Alfonso
Correa del Río: Psiquiatra de la Universidad
de Chile. Destacado profesional en el campo
de la psiquiatría infanto Juvenil.
Se ha especializado en la evaluación
diagnótica de Ceril haciendo de cabeza
de equipo en psicología, Psicopedagogía,
fonoaudiología y Terapia Ocupacional.
Además es terapeuta clínico.
¿Cómo poner límites
a un hijo mayor de 18 años que vive con sus
padres?
Si bien el logro
de la autonomía va desarrollándose
paulatinamente desde el nacimiento y que durante
la adolescencia es un proceso que avanza rápidamente,
éste no termina con el paso a la adultez,
ni tampoco es una característica que mágicamente
irrumpe a los 18 años.
Todos necesitamos seguir avanzando en autonomía
durante la vida adulta, y para ello, también
necesitamos límites que nos ayudan a tomar
conciencia de hasta dónde llega nuestra
libertad y que, además, nos trasmiten seguridad
y confianza, dado que los límites aportan
estabilidad y predictibilidad, nos ordenan y nos
permiten afirmar nuestra identidad.
Identidad que no culmina al alcanzar la mayoría
de edad. Aprender a relacionarse con un hijo adulto
y, como adulto, con sus padres, es una tarea que
poco se ha estudiado y valorado en nuestra cultura,
sin embargo, es un aspecto que mientras más
maduro sea, más lo será también
nuestra sociedad.
Aprender a relacionarse entre adultos, con roles
diversos, independiente de sus capacidades, con
respeto mutuo, es ineludible. Toda relación
sana entre adultos tiene límites, en la
pareja, entre amigos y la relación laboral,
por lo tanto no nos podemos espantar con tener
que, como hijos adultos, aceptar que se nos pongan
límites o se nos plantee qué cosas
están permitidas y cuales no.
Es así como esos límites nos ayudan
a sentirnos protegidos y a sentir que alguien
desea que yo pueda desarrollarme y adaptarme en
otros ambientes, donde también hay límites.

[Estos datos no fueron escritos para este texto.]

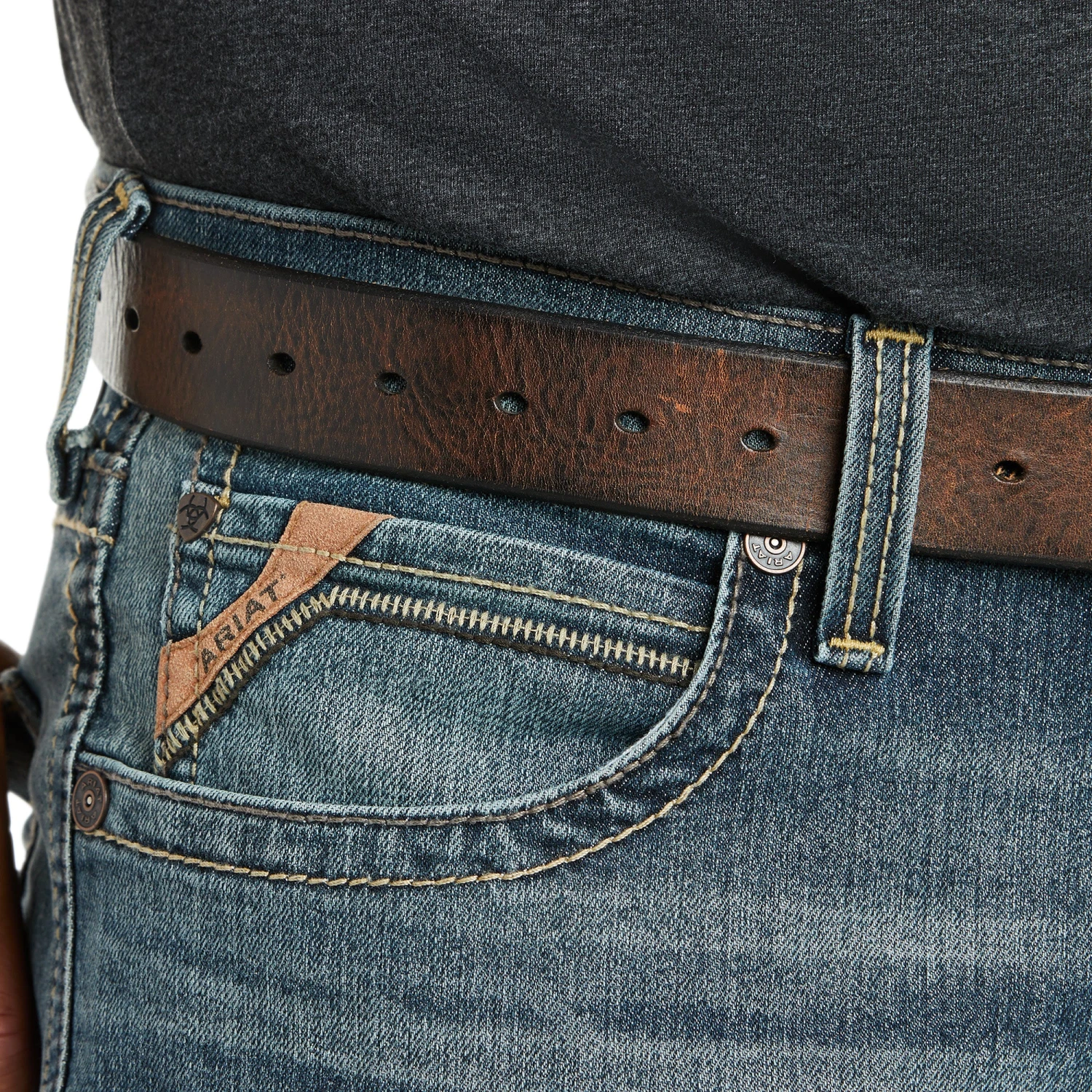 Men's Ariat M4 Low Rise Stretch Stockton Stackable Straight Leg Jean #10034632 - Image 4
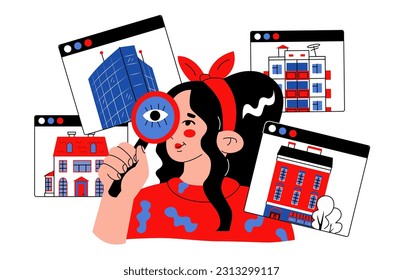 A girl with a magnifying glass examines the web windows with various housing. he concept of buying real estate and investment. Vector illustration. cartoon style. Isolated on white background.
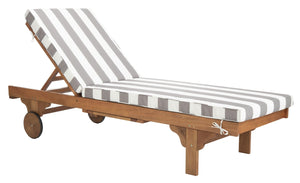 Safavieh NEWPORT Lounge Chair – Elegant Outdoor Seating with Classic Design, Comfortable Cushion & Table Natural / Grey Striped PAT7022E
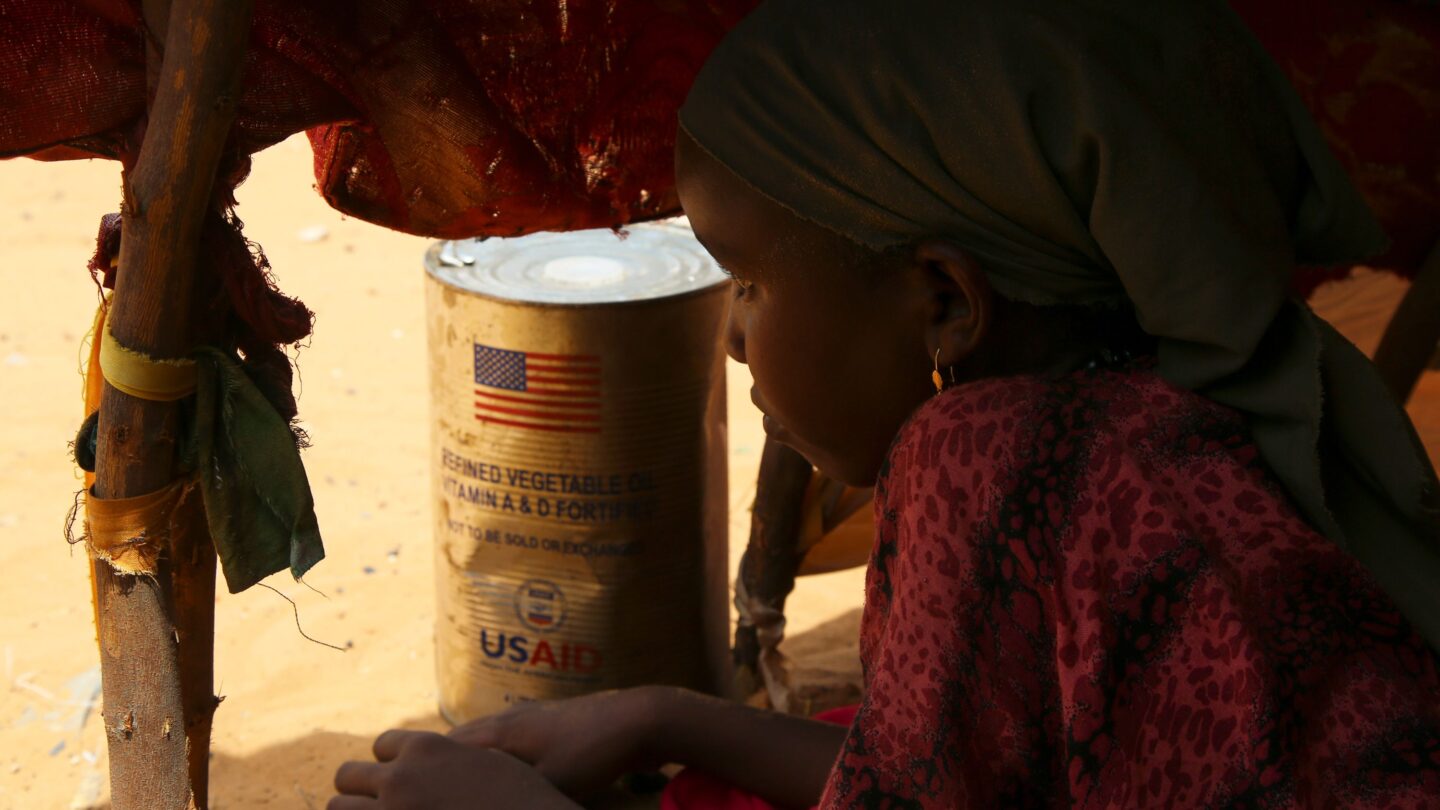 <i>Farah Abdi Warsameh/AP via CNN Newsource</i><br/>A Somali internally-displaced person (IDP) looks out from her family's makeshift home in Maslah camp on the outskirts of Mogadishu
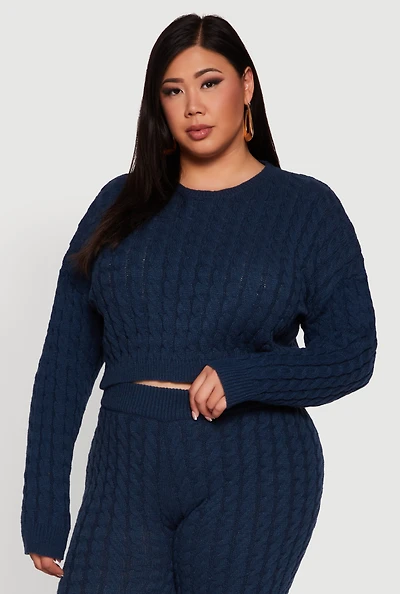 Plus Cable Knit Cropped Long Sleeve Sweater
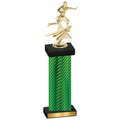 Single Green Carbon Fiber Flag Football Trophy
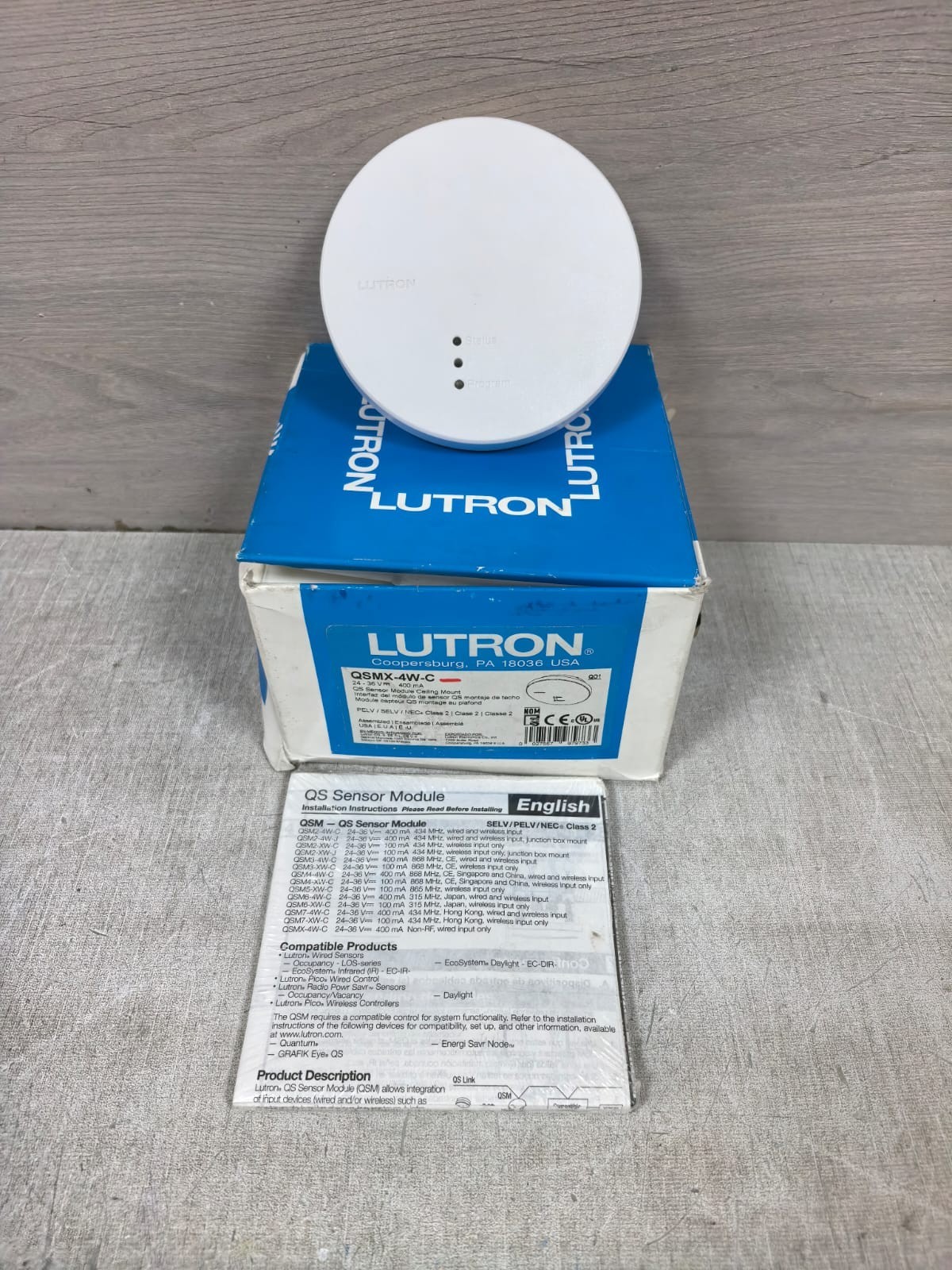 LUTRON QSMX-4W-C QS SENSOR MODULE CEILING MOUNT 24-36V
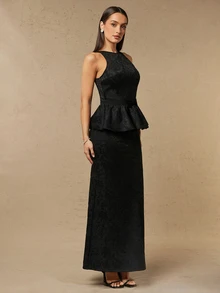 Silquee Women's Solid Color Pleated Top And Pants Casual Daily 2 Pieces Set Fall Clothes For Women Festival Outfits For Women Black Lace Two Pieces Set - Black - View 5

Si uno como padre es un adulto significativo para
el hijo, ya que durante la crianza, ha existido
una relación válida, con afecto
y con consecuencia en el actuar, con tiempos compartidos
y límites claros, que se han ajustado a
la edad del momento, entonces, la conversación
que se dé con ese hijo adulto estará
cargada de significación y uno podrá,
no sólo tener un diálogo, sino aprender
mutuamente de la relación.
El límite que se pone a un hijo adulto,
que vive en la casa, es dialogado, valorando su
opinión, con respeto, buscando acuerdos,
siendo capaz de transar en algunos aspectos no
fundamentales y teniendo muy en claro cuáles
son los márgenes dentro de los cuales se
puede optar (los que definen los padres o adultos
responsables). Como padre uno supervisa que se
cumpla lo que el hijo ha propuesto o con lo que
el hijo se ha comprometido. Cuando no existen
acuerdos previos, el límite es autoritario
y carece del valor formativo profundo. El hijo
adulto debe respetar ciertas normas de convivencia,
así también como los padres deben
respetarlas y ser modelo de ello si desean trasmitir
un mensaje con consecuencia y consistencia.